# Page
The
Jews as a nation.
By Eli Barnavi
Countries and peoples
across the globe have struggled to outline the feasibility and parameters of
nationhood in the modern period. Thus, it is not surprising to find the Jews
also engaged in the creation and execution of a nationalist ideology. Zionism,
the movement to create a Jewish state, emerged as a result of and an
alternative to emancipation--or lack thereof--in the second half of the 19th
century.
Competing visions
emerged from the Jewish world regarding how, exactly, a Jewish state should be
organized. Political, cultural, socialist, and religious factions of the
Zionist movement developed. A Jewish homeland solves the problem of
anti-Semitism, argued the political Zionists, led by Theodor Herzl. The cultural
Zionists, including Ahad Ha-Am, saw the Jewish homeland as a solution to the
problem of assimilation. Socialist Zionism envisioned a Jewish homeland that
took the form of a cooperative society based on economic justice, while
religious Zionists stressed the authority of Jewish law in a Jewish state.
The following article
summarizes the origins of and general reactions to Jewish nationalism. It is
reprinted with permission from A Historical Atlas of the Jewish People,published by Schocken Books.
The roots of Zionism lay in Eastern Europe, notably within
the confines of the Russian Empire. It was there, towards the end of the 19th
century, that the largest and, in many ways, the most dynamic of Jewish communities
was located--though it was also the most troubled. Conceived by czarist
autocracy as a major obstacle to its drive to transform the population into a
uniform and malleable society, Russian Jewry was subjected to extremely severe
pressure to change its customs, culture, and religion. The Jews, for the most
part, tended to bear with the laws that regulated their daily lives and
cumulatively humiliated and impoverished them. But when wholesale expulsions
from certain areas and successive waves of physical attack were added to the
long‑familiar misery, life under Russian rule in the 1880s began to be
judged intolerable.

# Things to do
(1) In the article on Zionism, who led the political Zionists?
(2) List every faction of the Zionist movement that the article on Zionism names.
(3) Extend the article on Zionism, picking up right after its last sentence.
The lines play no part in any of this.

# Provided data
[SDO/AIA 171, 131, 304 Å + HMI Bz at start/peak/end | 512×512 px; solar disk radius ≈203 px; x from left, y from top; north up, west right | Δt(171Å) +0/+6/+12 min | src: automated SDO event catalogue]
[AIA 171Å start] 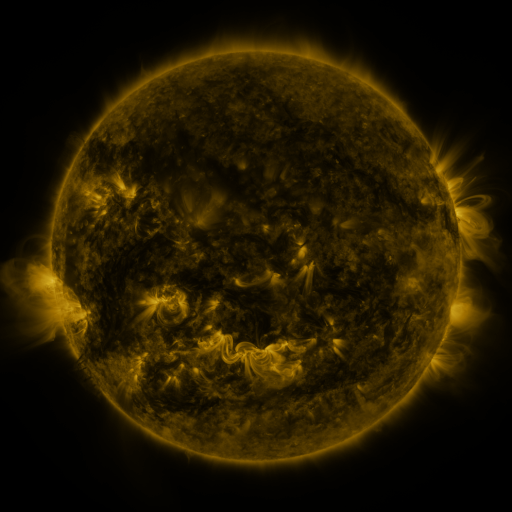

# Answer set
(1) Theodor Herzl

(2) Political, cultural, socialist, and religious

(3)
The Jewish predicament precipitated several reactions, all
with a view to finding a lasting solution: a vast movement of emigration,
chiefly to the west; the radicalization and politicization of great numbers of
young Jewish people, many bending their energies to the overthrow of autocracy;
and, among the increasingly secular intelligentsia, a rise in modern
nationalist consciousness. It was the latter tendency--Zionism--that bore the
most radical implications and was to have the most remarkable results.
The
Zionist analysis of the nation’s afflictions and its prescription for relief
consisted of four interconnected theses. First, the fundamental vulnerability
of the Jews to persecution and humiliationrequired total, drastic, and collective treatment. Second, reform and
rehabilitation--cultural, no less than social and political--must be the work
of the Jews themselves, i.e., they had to engineer their own emancipation.
Third, only a territorial solution would serve; in other words, that
establishing themselves as the majority population in a given territory was the
only way to normalize their status and their relations with other peoples and
polities. Fourth, only in a land of their own would they accomplish the full,
essentially secular, revival of Jewish culture and of the Hebrew language.
These exceedingly radical
theses brought the Zionists into endless conflict with an array of hostile
forces, both Jewish and non-Jewish. On the one hand, Zionism implied a
disbelief in the promise of civil emancipation and a certain contempt for Jews
whose fervent wish was assimilation into their immediate environment. On the
other hand, by offering a secular alternative to tradition, Zionism challenged
religious orthodoxy as well--although, given the orthodox view of Jewry as a
nation, the two had something in common after all. The Zionists were thus condemned
from the outset to being a minority among the Jews and lacking the support
that national movements normally receive from the people to whose liberation
their efforts are directed.
The other struggle which the Zionists had to face resulted
from their political and territorial aims. They had to fight for international
recognition and for acceptance as a factor of consequence, however small, by
the relevant powers. In the course of time they have had to contend with the
political and, eventually, armed hostility of the inhabitants and neighbors of
the particular territory where virtually all Zionists desired to re‑establish
the Jewish people as a free nation: Palestine, or in Hebrew, Eretz Yisrael, the Land of Israel.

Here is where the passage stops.